Begin

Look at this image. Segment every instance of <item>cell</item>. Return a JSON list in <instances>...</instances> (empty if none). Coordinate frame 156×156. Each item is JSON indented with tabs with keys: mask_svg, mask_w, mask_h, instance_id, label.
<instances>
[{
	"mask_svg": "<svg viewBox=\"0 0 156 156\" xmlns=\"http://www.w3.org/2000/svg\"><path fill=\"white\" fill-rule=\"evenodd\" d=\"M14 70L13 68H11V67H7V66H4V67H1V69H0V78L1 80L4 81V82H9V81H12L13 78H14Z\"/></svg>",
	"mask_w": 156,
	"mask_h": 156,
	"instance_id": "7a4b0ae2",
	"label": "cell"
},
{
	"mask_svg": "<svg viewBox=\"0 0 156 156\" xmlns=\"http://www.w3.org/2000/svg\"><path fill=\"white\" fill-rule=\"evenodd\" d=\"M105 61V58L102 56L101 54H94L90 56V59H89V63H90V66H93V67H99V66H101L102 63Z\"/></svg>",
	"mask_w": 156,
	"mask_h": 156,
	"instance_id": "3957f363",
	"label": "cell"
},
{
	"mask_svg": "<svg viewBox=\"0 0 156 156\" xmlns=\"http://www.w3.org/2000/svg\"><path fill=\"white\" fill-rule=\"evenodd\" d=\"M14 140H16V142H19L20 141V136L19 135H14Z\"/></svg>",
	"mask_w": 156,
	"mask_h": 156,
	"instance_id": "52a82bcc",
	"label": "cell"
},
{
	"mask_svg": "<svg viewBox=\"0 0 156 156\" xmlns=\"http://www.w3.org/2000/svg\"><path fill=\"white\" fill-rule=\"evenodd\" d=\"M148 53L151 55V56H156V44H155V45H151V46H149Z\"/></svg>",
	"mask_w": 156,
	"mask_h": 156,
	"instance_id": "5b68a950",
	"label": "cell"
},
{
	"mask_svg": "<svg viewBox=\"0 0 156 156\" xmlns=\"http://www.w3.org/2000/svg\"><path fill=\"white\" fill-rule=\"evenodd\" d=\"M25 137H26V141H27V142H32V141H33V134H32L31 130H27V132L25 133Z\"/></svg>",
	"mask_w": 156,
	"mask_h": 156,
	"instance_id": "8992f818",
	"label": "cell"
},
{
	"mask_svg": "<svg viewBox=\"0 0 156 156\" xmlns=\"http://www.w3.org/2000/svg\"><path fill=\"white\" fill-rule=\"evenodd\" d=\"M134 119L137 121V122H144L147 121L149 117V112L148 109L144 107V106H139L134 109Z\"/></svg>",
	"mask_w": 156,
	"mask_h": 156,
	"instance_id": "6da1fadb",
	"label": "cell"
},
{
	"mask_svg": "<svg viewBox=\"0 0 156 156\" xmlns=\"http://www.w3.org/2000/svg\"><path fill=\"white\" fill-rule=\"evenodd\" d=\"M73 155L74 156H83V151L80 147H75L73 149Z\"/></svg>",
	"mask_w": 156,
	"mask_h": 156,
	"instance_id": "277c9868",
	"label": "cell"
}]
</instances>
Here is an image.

End
Begin

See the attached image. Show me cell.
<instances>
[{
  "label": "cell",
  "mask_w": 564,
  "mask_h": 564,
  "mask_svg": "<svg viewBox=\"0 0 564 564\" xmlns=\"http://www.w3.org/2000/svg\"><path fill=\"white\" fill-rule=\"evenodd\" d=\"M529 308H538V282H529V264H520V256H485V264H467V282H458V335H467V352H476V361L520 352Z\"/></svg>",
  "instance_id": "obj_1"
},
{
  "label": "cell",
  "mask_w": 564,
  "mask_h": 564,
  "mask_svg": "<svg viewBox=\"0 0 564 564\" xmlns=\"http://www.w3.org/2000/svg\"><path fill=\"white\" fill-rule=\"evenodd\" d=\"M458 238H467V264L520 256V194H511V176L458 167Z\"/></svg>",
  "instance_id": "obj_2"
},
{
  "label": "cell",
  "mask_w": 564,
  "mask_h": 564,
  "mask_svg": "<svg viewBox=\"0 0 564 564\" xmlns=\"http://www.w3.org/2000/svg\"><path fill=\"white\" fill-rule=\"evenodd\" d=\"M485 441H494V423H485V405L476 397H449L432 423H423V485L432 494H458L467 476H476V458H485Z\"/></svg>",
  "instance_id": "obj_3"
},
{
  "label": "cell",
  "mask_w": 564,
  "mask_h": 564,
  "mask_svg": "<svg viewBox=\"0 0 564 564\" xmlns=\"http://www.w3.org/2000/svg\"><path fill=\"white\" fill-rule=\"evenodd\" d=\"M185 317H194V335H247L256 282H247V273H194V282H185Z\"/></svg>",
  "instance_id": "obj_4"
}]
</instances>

End
Begin

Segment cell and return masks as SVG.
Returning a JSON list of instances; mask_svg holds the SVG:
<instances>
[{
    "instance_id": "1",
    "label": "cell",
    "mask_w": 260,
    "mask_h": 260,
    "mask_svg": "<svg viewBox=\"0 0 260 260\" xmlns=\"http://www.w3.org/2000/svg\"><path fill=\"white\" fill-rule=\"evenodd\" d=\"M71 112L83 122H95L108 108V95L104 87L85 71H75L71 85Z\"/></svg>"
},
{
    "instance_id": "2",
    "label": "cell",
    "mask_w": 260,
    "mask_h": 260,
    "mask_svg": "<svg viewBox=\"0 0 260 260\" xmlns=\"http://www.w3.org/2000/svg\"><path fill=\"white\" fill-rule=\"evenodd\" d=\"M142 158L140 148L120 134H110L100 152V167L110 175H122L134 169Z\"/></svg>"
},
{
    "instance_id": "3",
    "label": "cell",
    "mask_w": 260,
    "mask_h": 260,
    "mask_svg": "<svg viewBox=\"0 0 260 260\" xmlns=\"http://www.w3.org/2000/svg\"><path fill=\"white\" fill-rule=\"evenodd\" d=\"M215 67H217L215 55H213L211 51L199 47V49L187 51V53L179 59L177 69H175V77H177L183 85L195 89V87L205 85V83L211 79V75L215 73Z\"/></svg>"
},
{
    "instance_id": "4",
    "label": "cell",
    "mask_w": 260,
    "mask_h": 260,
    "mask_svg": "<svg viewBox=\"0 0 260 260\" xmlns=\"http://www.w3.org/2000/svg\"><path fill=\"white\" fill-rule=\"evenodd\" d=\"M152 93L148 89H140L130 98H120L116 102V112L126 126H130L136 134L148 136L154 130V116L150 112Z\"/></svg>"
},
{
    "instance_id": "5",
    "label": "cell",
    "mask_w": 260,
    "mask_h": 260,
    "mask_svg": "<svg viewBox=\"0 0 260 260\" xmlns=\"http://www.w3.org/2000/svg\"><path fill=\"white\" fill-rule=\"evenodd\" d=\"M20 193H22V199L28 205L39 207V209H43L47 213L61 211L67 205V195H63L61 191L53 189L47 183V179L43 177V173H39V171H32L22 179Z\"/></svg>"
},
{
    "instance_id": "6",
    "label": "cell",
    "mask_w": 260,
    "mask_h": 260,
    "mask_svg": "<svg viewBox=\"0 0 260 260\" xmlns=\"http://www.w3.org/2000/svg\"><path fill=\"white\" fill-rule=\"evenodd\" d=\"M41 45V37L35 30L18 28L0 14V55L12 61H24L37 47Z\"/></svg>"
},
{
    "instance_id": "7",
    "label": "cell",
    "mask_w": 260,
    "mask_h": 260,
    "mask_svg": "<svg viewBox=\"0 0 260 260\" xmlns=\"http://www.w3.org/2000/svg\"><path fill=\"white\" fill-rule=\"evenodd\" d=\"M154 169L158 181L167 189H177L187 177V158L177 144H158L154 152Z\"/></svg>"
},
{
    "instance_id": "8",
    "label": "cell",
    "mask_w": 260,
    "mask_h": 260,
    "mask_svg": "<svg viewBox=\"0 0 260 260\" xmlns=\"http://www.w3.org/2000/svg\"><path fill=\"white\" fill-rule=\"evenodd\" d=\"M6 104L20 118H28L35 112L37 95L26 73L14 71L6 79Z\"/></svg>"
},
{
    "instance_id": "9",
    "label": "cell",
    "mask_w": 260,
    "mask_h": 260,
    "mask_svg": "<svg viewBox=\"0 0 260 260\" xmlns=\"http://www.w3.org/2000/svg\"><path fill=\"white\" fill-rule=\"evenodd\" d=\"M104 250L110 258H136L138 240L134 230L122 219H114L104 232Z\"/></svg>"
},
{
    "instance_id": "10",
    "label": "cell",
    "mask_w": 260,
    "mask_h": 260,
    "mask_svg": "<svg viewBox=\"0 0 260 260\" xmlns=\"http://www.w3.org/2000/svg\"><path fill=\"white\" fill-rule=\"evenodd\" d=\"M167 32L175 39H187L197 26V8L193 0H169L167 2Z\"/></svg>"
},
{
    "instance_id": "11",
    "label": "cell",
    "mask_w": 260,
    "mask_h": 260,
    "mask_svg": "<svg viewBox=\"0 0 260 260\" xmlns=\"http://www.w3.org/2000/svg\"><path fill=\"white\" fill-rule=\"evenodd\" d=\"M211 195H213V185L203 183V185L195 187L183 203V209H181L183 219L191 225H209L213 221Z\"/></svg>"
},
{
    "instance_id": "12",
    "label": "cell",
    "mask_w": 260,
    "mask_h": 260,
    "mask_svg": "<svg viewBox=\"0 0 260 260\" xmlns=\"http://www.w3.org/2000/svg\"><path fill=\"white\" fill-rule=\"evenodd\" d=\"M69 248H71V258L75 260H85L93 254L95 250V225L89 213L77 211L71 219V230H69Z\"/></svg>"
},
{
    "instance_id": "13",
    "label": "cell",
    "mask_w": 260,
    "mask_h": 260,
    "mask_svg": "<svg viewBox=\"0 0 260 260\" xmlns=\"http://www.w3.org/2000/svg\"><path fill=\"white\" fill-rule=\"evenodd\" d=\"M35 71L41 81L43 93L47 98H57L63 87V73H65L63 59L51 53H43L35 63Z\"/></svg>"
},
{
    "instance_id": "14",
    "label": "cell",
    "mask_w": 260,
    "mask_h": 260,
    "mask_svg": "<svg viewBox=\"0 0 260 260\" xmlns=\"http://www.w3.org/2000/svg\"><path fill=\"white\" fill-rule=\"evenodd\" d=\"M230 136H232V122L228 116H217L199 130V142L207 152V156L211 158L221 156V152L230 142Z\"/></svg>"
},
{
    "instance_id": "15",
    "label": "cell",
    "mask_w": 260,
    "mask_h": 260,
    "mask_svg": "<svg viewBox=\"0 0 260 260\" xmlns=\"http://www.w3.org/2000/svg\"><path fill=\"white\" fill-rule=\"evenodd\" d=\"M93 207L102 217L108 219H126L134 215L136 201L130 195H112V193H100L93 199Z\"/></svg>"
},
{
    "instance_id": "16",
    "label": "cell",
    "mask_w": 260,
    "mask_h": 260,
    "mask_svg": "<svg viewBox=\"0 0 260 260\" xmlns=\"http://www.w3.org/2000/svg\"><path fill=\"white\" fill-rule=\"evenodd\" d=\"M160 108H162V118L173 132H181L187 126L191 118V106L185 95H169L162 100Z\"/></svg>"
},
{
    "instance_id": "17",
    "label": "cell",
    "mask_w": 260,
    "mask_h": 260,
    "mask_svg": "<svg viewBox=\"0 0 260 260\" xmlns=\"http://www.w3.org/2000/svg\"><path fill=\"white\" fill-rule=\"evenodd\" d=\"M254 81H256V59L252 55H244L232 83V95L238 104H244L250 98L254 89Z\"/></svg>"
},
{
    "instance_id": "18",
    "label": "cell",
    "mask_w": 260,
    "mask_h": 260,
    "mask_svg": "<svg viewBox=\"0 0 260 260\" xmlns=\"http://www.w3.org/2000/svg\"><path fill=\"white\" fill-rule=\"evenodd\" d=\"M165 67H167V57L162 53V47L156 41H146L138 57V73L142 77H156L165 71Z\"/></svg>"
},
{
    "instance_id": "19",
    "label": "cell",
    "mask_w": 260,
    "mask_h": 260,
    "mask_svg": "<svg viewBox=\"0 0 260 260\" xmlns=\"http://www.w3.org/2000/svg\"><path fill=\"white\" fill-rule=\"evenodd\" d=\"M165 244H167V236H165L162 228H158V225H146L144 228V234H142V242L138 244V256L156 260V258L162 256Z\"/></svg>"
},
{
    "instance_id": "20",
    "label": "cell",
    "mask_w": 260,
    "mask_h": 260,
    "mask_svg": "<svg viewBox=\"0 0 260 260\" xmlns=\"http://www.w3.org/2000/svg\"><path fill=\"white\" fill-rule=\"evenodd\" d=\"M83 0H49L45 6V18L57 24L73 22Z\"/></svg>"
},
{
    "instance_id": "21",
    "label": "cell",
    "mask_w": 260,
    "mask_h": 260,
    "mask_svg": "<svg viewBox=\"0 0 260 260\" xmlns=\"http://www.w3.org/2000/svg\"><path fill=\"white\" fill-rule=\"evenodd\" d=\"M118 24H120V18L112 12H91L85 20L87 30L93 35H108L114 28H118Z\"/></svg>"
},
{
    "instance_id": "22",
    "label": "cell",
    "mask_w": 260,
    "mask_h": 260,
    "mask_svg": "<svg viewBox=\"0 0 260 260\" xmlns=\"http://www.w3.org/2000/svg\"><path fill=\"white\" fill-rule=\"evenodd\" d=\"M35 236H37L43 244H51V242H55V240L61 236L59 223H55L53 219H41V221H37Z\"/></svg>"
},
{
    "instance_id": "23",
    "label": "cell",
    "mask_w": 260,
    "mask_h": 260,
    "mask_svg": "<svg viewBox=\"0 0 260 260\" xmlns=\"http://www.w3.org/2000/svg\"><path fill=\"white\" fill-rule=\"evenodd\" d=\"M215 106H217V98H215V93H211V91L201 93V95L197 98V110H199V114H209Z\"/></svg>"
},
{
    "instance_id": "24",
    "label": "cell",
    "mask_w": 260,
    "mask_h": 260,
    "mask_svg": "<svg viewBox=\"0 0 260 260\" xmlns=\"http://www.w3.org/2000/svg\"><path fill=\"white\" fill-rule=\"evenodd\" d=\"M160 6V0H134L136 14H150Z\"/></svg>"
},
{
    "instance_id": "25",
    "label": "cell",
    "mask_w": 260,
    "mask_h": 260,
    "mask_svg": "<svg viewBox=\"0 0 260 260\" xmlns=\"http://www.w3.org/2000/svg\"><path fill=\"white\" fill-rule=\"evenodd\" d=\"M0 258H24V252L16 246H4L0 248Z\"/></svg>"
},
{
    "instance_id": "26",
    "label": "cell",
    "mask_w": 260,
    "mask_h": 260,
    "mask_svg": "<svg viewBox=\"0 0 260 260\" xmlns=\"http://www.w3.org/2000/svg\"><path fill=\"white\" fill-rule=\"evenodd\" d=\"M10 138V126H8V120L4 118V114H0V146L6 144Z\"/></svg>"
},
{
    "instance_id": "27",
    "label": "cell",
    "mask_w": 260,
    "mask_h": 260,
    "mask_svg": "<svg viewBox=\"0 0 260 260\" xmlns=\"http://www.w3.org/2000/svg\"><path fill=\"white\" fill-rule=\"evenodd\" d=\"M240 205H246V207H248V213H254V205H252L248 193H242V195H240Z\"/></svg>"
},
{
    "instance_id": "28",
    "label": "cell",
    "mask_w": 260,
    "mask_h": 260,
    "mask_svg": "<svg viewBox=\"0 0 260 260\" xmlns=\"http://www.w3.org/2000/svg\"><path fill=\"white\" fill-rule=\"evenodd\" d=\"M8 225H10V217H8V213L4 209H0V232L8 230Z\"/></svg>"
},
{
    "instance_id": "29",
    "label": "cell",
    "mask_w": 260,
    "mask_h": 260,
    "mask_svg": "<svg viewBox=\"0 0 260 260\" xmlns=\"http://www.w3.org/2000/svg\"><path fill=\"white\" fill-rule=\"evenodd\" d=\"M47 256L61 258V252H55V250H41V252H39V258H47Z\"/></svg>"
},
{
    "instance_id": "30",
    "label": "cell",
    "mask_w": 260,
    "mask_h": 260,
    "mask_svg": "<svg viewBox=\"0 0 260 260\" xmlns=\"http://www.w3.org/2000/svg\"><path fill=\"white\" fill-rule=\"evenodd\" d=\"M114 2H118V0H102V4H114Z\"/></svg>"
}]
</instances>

End

Locate each line in the material above that contains the word "image", and copy every such line.

CORRECT RESULT
Look at this image. Segment every instance of <item>cell</item>. Return a JSON list in <instances>...</instances> (empty if none). Coordinate frame 156×156. Each item is JSON indented with tabs with keys: mask_svg, mask_w, mask_h, instance_id, label.
Here is an image.
See the attached image. Show me cell.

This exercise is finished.